§ **PROBLEM TO WORK ON**
Exactly as written, print out each entry in the data, with no pictures.

§ **DATA EXTRACT**
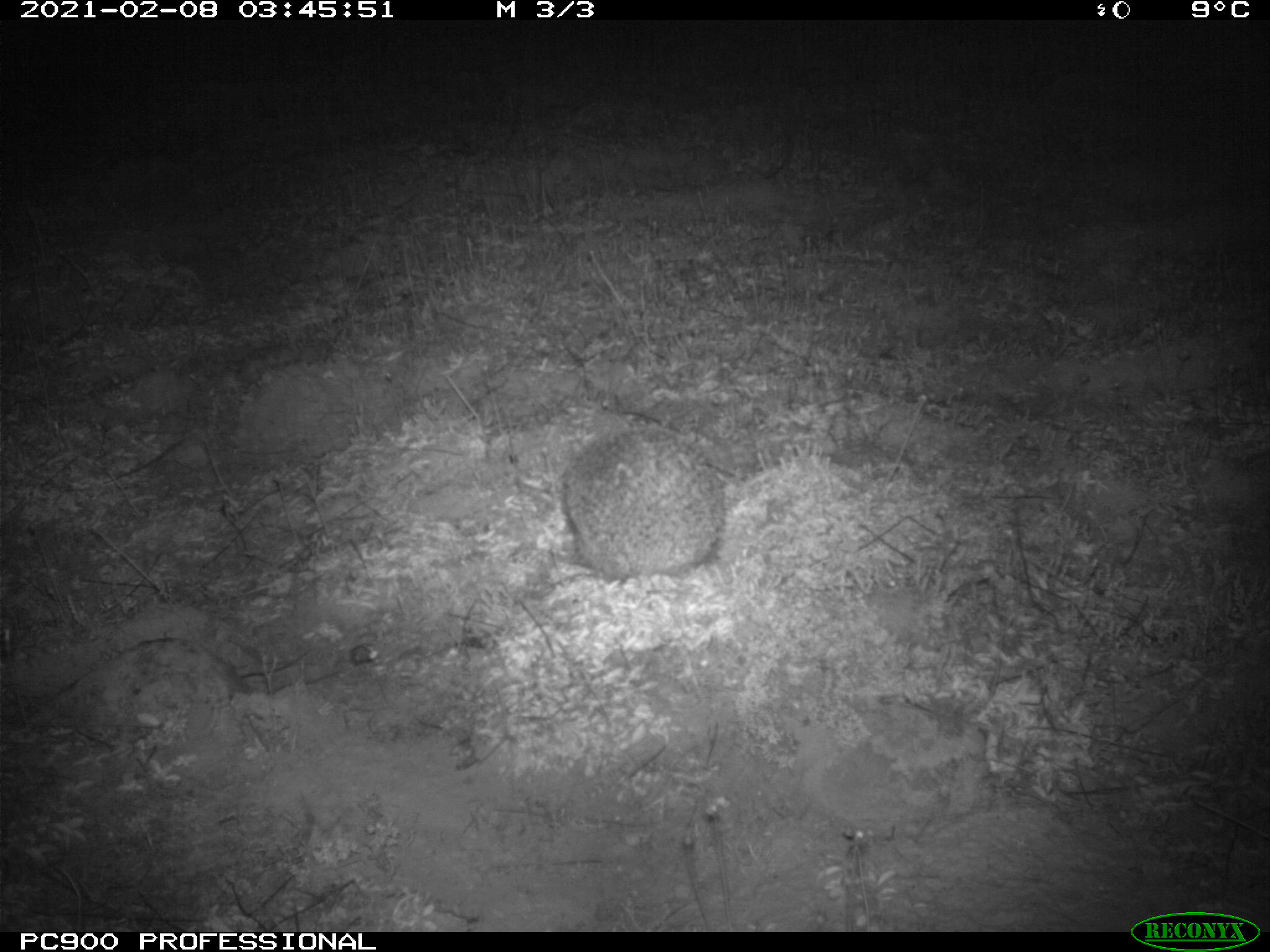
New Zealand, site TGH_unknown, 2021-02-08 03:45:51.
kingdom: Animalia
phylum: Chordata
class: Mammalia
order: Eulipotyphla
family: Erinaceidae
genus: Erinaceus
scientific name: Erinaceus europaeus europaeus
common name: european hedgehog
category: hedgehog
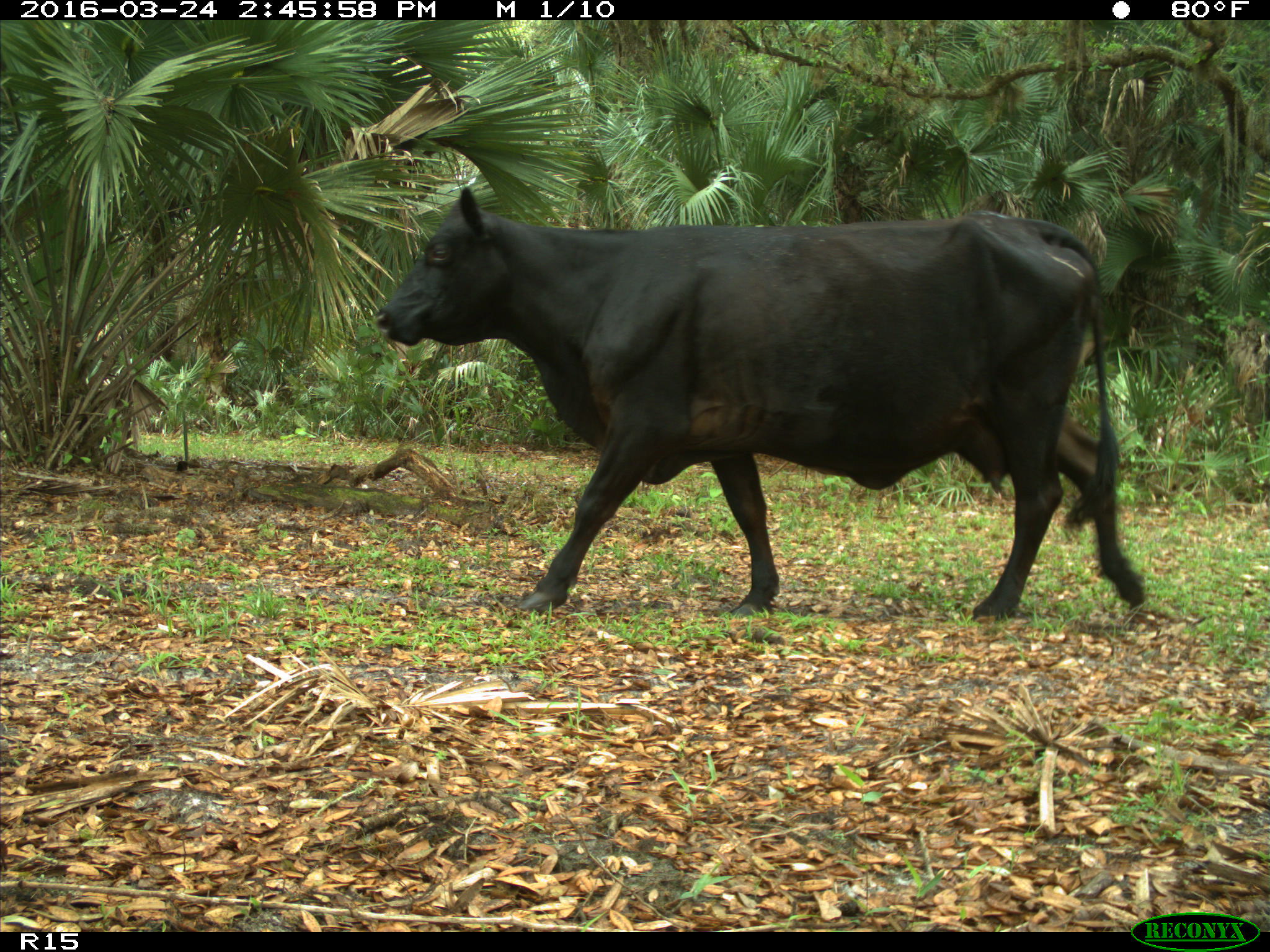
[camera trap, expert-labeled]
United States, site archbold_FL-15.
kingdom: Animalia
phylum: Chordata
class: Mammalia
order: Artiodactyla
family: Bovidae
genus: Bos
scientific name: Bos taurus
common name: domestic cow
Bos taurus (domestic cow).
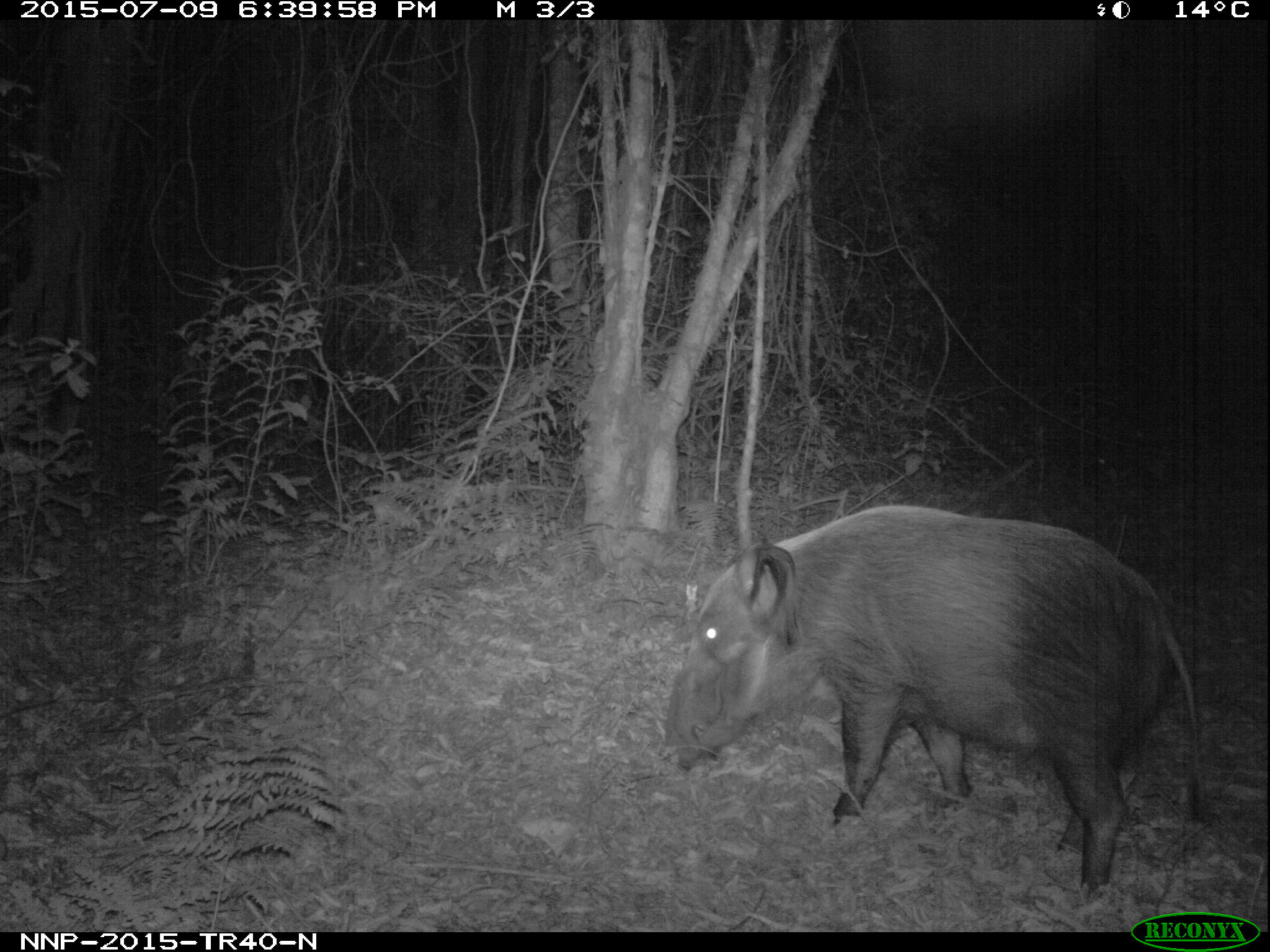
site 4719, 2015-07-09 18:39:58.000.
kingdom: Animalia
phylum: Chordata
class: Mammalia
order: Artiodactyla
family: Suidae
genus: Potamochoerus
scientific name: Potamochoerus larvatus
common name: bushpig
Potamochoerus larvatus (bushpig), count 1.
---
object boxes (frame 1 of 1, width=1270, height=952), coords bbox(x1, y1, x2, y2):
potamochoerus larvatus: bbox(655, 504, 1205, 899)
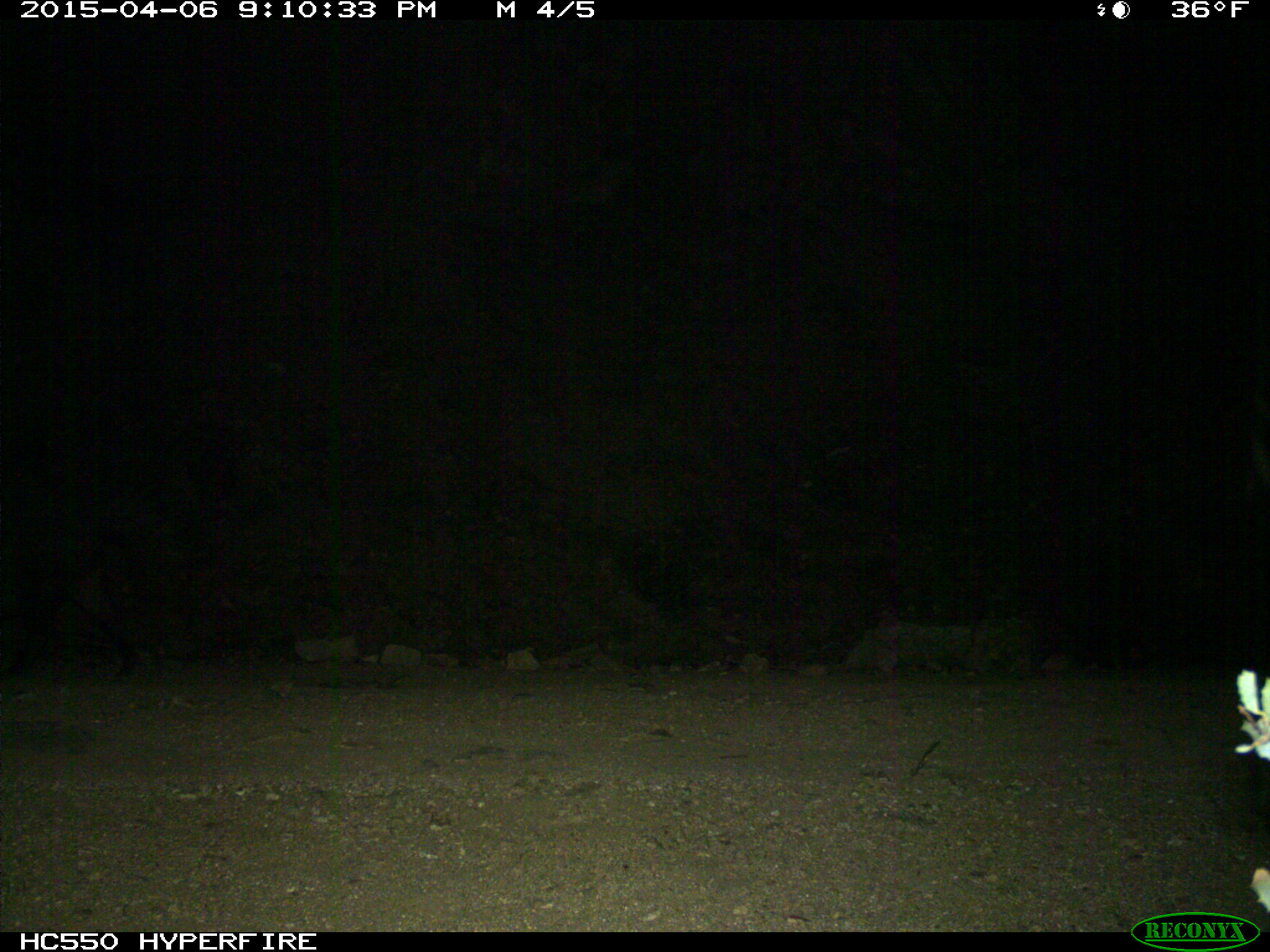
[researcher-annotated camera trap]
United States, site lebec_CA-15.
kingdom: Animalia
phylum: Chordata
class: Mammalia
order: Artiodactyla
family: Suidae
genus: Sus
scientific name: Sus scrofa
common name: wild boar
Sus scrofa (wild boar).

§ **EXERCISE OUTPUT**
New Zealand, site TGH_unknown, 2021-02-08 03:45:51.
kingdom: Animalia
phylum: Chordata
class: Mammalia
order: Eulipotyphla
family: Erinaceidae
genus: Erinaceus
scientific name: Erinaceus europaeus europaeus
common name: european hedgehog
category: hedgehog
[camera trap, expert-labeled]
United States, site archbold_FL-15.
kingdom: Animalia
phylum: Chordata
class: Mammalia
order: Artiodactyla
family: Bovidae
genus: Bos
scientific name: Bos taurus
common name: domestic cow
Bos taurus (domestic cow).
site 4719, 2015-07-09 18:39:58.000.
kingdom: Animalia
phylum: Chordata
class: Mammalia
order: Artiodactyla
family: Suidae
genus: Potamochoerus
scientific name: Potamochoerus larvatus
common name: bushpig
Potamochoerus larvatus (bushpig), count 1.
---
object boxes (frame 1 of 1, width=1270, height=952), coords bbox(x1, y1, x2, y2):
potamochoerus larvatus: bbox(655, 504, 1205, 899)
[researcher-annotated camera trap]
United States, site lebec_CA-15.
kingdom: Animalia
phylum: Chordata
class: Mammalia
order: Artiodactyla
family: Suidae
genus: Sus
scientific name: Sus scrofa
common name: wild boar
Sus scrofa (wild boar).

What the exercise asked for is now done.